Although the statement talked about the reduction of the US arsenals as well, yet it infuriated India, especially its strategic community. In fact, the general understanding across the world is that the US and Russia, which possess about 95 per cent of the world’s nuclear weapons stockpile, are still slow in removing the weapons even from active deployment, leave alone eliminating it. It is bizarre to advise a new nuclear weapon country like India to reduce its arsenals. Shockingly, Obama’s statement advises a country like India to develop military doctrine in the right direction.

The spontaneous angry Indian reaction on Obama’s statement is because of the pointless hyphenation of India and Pakistan. The Indian policy community has reasons for reacting strongly. Pakistan and China have been developing nuclear weapons through a clandestine network. In his famous 2011 statement, AQ Khan claimed that the enrichment technology, which he had stolen, was used in China for improving the Chinese enrichment capability.

Moreover, the arms build-up in Asia began with the opaque development of nuclear weapons in China. Quite significantly, it was the clandestine nuclear nexus between China and Pakistan, and the resultant arms build-up which forced India to nuclearise. Unfortunately, Obama was silent on the Chinese nuclear and missile modernisation. China is qualitatively and quantitatively developing its nuclear weapons. The Chinese modernisation is going to have serious security implications for not only friends and allies of the US but also for it.

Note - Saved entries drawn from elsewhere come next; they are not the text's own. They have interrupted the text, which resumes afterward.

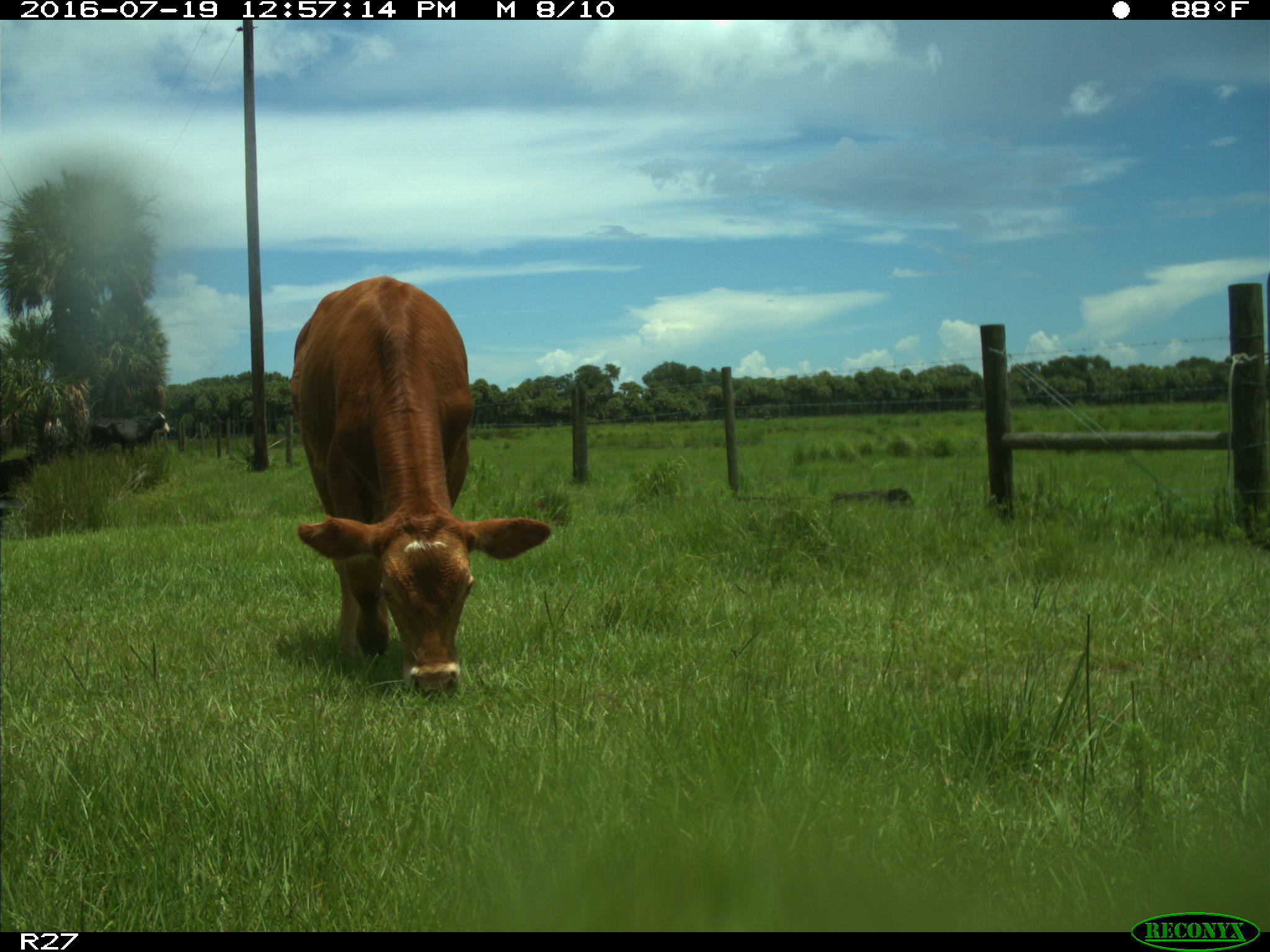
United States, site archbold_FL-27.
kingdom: Animalia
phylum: Chordata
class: Mammalia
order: Artiodactyla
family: Bovidae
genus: Bos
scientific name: Bos taurus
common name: domestic cow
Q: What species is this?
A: Bos taurus (domestic cow).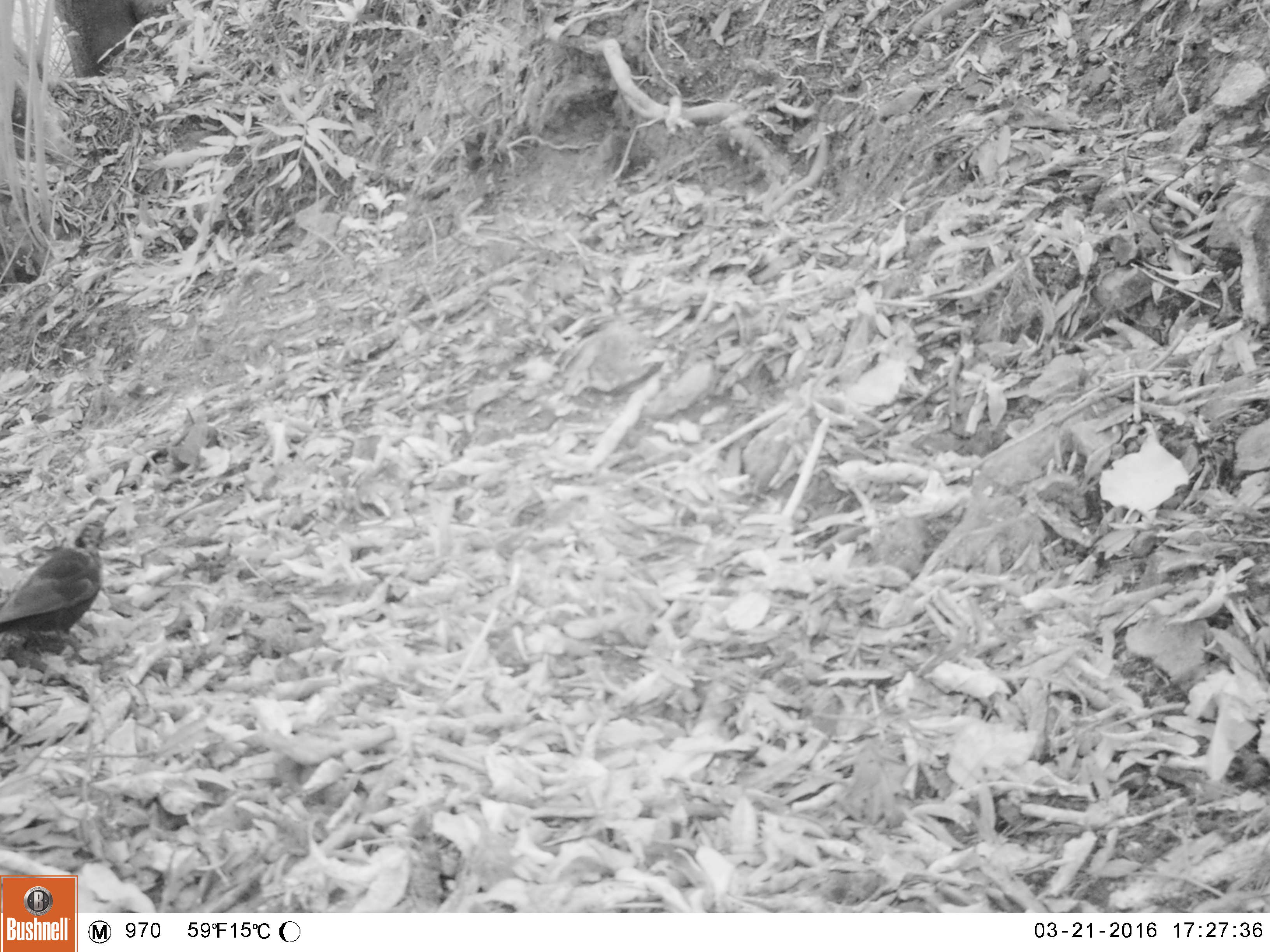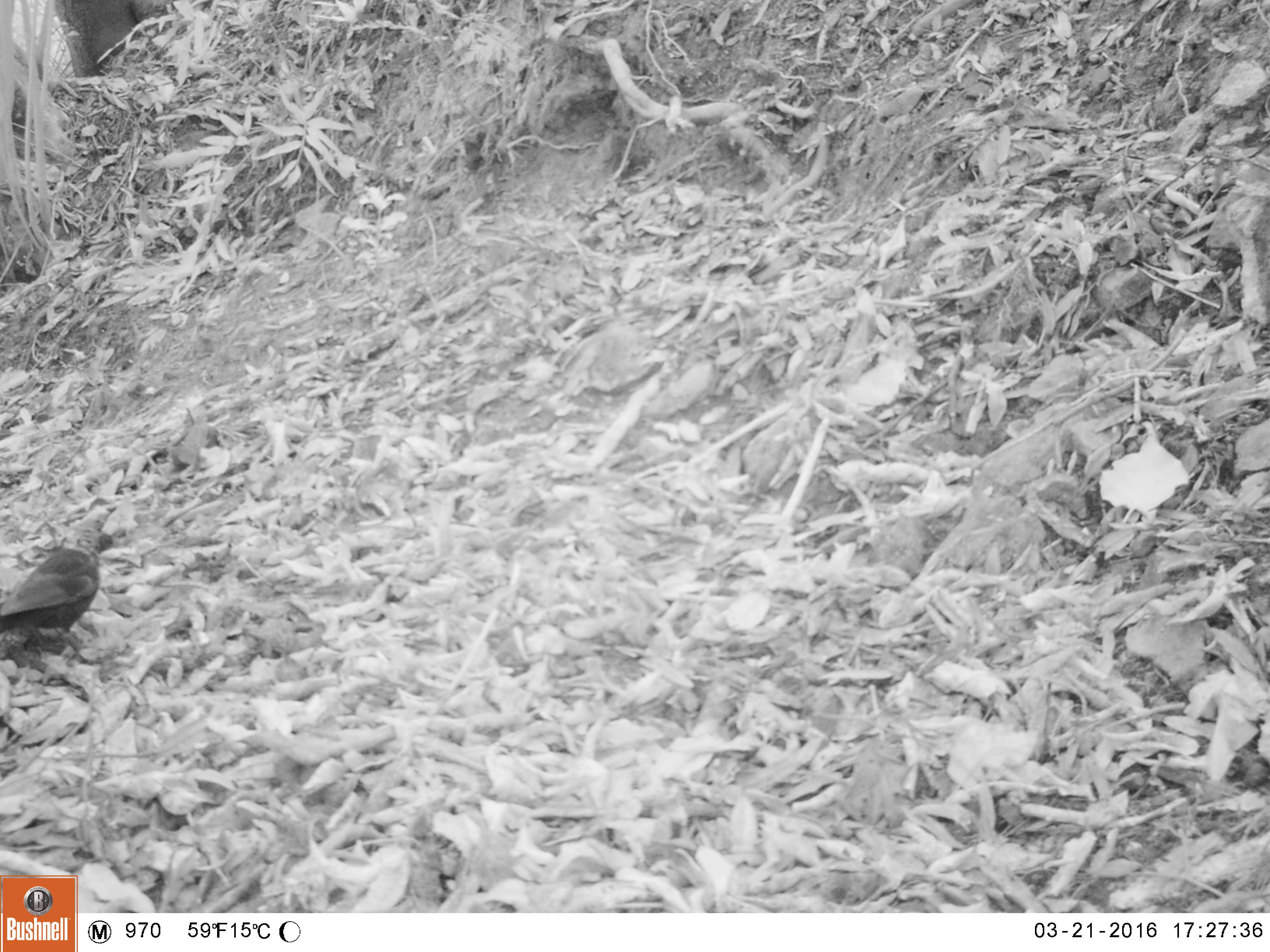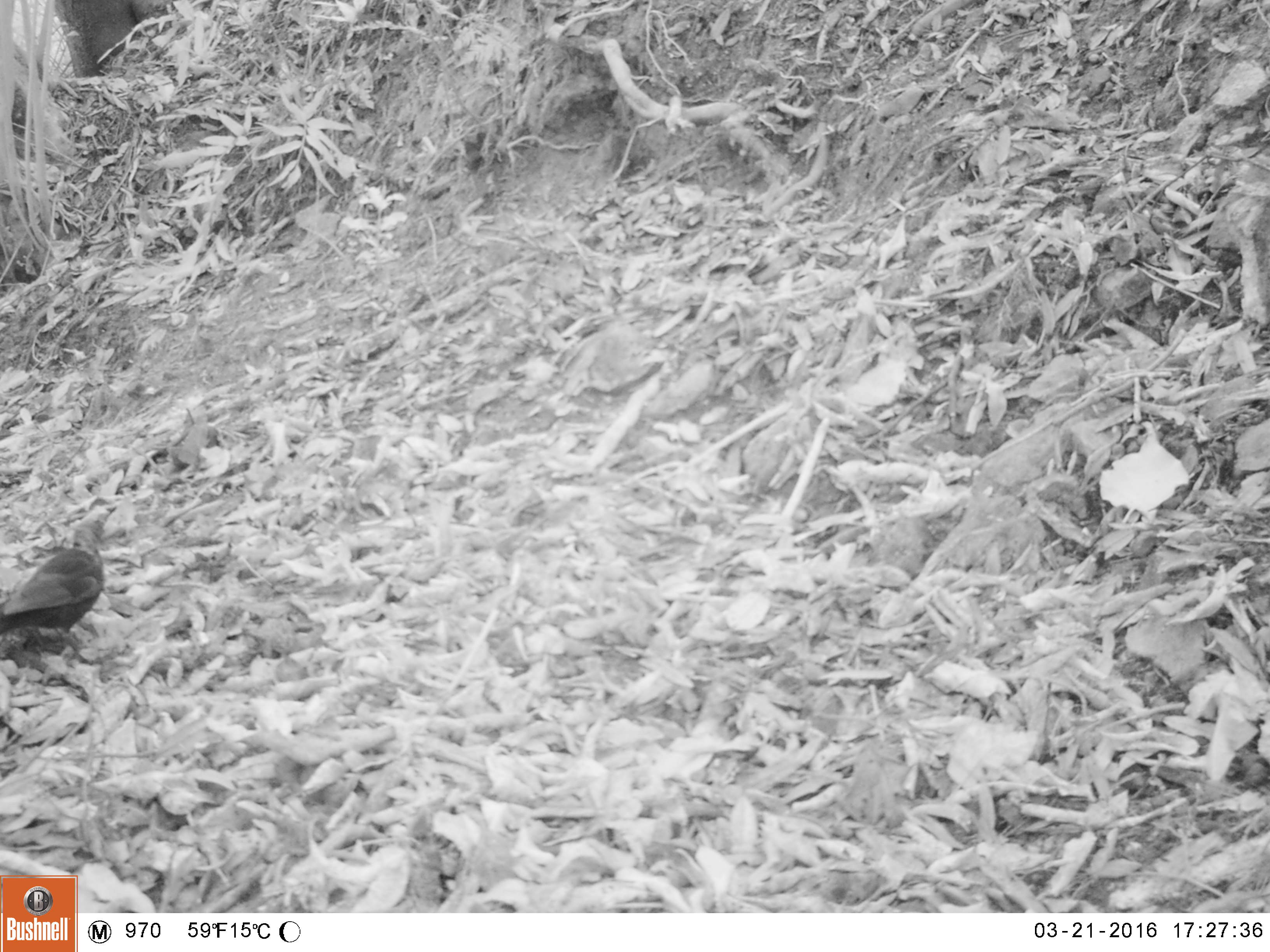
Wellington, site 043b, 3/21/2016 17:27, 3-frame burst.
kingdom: Animalia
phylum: Chordata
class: Aves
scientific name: Aves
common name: bird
Bird (Aves).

On the contrary, India has a nuclear doctrine underscoring credible minimum deterrence and no-first-use. The US and Pakistan have the doctrine of first use of nuclear weapons. For sure, both countries may need doctrinal course correction. Some argue that the message in Obama’s press conference was for Pakistan. In recent years, Pakistan has been projecting that its tactical weapons may be used in a battlefield. The basic objective of this projection is to shield terrorism sponsored by Pakistan.

If the message was for Pakistan, there was a need to deliver it directly to Pakistan. To drag India into it was totally unnecessary. It is a case of an annoying Western habit of clubbing India and Pakistan together. However, there is another explanation. Some feel Obama’s message is meant for a section of the Indian strategic community that has been demanding revision in the existing nuclear doctrine so as to send a strong signal to Pakistan-sponsored terrorism. If this is the case, then Obama should be held guilty of undermining the nuclear security which is supposed to counter terrorism. Obama, in any case, should be on India’s side.

The US has to realise that the task set by Obama has not been accomplished. The US administration needs to be focused. Challenges for nuclear security have not vanished. Even if the summit process has ended, there is consensus that international efforts have to continue. India, which has ratified both the Conventions for nuclear security, is ready to participate in national and global nuclear governance with its institutional, legal and regulatory architecture, especially for nuclear security. The Indian nuclear establishment will have to play a more proactive role through the GCNEP.